[Task instructions]
a – Answer these questions about the exhibition description on shipboard resistance by African captives:
(i) During which term will the Stone Center explore this resistance?
(ii) What name does the exhibition give to the acts of those who fought back aboard slave ships?
(iii) Which book provided much of the conceptual foundation for the exhibition?
b – Reproduce the exhibition description on shipboard resistance by African captives word for word, starting at "If We Must Die … We" and ending at "mounting this exhibition.".
c – Proceed with the exhibition description on shipboard resistance by African captives from the point where it stops.

During the spring term 2023, the Stone Center will explore the phenomenon of physical resistance by African captives caught up in the grip of European slavery.
Using information, images, and testimony from various sources, along with the work of historians and other scholars, we provide information that will help audiences better understand how captive Africans fought, from the very moment of subjugation, for their freedom.
Unlike other work on resistance that focuses on actions by enslaved individuals that took place in various parts of the Americas, this exhibition, instead, focuses on what we call the “first acts of self-emancipation”, by those who fought back aboard slave ships by any means necessary. This approach allows us to examine both the individual and collective practices of enslaved individuals who had been captured by slavers or who were sold by those in power among and within African nations.
This exhibition includes information on the nationality of European slave ships, the number of voyages, the dangers and travails of the passage, and destination of slave ships. We also highlight the roles of the various European nations as they pursued the riches that the commerce promised despite the devastating effects it had on the African communities and nations that fell victim to the greed and exploitation that typified colonial enterprises.
If We Must Die … We Will, then, Fight to the Death, benefits greatly from the scholarship of those who’ve taken the time to pore over commercial documents, insurance records, oral testimonies, and legal briefs, among other materials that, taken together, provide a more complete picture of the individual and collective resistance of enslaved captives. In particular, we highlight Eric Robert Taylor’s If We Must Die: Shipboard Insurrections in the Era of the Atlantic Slave Trade (LSU Press,2009). Taylor’s compelling arguments in ‘If We Must Die …’ provided much of the conceptual foundation for mounting this exhibition.

[Data]

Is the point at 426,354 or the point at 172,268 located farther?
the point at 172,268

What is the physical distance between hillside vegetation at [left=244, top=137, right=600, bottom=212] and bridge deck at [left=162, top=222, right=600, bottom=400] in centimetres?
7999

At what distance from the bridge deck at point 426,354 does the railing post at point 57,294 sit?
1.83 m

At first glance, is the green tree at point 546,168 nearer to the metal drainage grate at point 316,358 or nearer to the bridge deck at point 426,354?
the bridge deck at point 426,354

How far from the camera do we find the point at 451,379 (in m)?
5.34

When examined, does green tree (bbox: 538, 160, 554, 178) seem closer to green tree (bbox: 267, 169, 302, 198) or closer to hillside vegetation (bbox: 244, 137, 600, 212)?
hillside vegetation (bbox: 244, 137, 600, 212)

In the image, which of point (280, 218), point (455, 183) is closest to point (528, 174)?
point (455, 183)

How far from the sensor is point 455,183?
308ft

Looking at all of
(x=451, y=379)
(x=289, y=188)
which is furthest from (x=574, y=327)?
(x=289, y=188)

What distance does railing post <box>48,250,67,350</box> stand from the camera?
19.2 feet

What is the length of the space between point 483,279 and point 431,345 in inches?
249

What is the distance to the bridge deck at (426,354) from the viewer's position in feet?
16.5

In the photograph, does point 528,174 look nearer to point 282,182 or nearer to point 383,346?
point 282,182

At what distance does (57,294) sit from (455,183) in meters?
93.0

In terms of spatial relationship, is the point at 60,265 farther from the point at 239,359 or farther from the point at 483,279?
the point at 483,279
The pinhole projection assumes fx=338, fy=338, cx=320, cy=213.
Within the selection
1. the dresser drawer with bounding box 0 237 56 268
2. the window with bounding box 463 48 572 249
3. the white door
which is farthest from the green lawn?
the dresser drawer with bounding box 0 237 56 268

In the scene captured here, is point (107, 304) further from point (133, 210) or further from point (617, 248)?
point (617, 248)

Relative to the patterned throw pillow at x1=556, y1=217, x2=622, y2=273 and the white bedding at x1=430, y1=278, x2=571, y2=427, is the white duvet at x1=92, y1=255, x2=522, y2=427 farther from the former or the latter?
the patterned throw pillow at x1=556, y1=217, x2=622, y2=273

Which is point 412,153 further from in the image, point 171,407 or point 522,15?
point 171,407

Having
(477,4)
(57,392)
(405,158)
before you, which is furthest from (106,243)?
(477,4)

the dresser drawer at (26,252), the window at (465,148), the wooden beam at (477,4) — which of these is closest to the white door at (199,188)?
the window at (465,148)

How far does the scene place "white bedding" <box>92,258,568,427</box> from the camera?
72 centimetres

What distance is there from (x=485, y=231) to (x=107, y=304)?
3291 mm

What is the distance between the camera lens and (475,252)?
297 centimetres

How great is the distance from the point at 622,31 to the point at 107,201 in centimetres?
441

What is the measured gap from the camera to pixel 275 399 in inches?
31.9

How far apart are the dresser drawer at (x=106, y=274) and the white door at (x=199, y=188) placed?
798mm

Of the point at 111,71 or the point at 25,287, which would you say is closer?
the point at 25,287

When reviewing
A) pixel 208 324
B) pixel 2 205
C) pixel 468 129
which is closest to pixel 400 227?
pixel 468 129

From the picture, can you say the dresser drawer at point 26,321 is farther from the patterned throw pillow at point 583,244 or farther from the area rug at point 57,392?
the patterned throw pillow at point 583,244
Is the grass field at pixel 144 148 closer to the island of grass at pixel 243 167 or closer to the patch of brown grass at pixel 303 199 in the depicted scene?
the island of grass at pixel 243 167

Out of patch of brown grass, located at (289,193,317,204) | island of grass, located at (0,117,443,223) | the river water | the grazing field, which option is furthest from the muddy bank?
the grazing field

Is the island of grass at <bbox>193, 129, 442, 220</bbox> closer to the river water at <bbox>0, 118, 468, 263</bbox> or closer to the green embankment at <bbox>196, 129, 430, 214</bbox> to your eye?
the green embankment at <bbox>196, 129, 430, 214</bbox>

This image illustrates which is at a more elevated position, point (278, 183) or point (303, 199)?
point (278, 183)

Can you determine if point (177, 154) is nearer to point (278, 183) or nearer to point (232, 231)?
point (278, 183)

[Results of the tasks]
a –
(i) The spring term 2023.
(ii) The "first acts of self-emancipation."
(iii) Eric Robert Taylor's If We Must Die: Shipboard Insurrections in the Era of the Atlantic Slave Trade (LSU Press, 2009).

b –
If We Must Die … We Will, then, Fight to the Death, benefits greatly from the scholarship of those who’ve taken the time to pore over commercial documents, insurance records, oral testimonies, and legal briefs, among other materials that, taken together, provide a more complete picture of the individual and collective resistance of enslaved captives. In particular, we highlight Eric Robert Taylor’s If We Must Die: Shipboard Insurrections in the Era of the Atlantic Slave Trade (LSU Press,2009). Taylor’s compelling arguments in ‘If We Must Die …’ provided much of the conceptual foundation for mounting this exhibition.

c –
His work, like that of many other scholars delving into this topic, compelled us to examine more closely the notion that the slave ship was the death of all perceived hope by those who had been taken aboard. This exhibition highlights scholarship, testimony, and oral records, as well as other sources that acknowledge the resistance of captives and argue that many were never fully resigned to their apparent fate, as previously suggested.
Other parts of the exhibition focus on the dynamics of the slave ship including its construction, on the inhuman conditions under which enslaved individuals were transported, and a specific focus on some of the more noteworthy rebellions, or insurrections that appear in the literature.
If We Must Die … We Will Fight to the Death!: Resistance and Revolt Aboard the Slave Ship also features an installation by internationally renowned sculptor and artist Tony Scott, as well as other contributions of her work that centers the humanity of enslaved individuals.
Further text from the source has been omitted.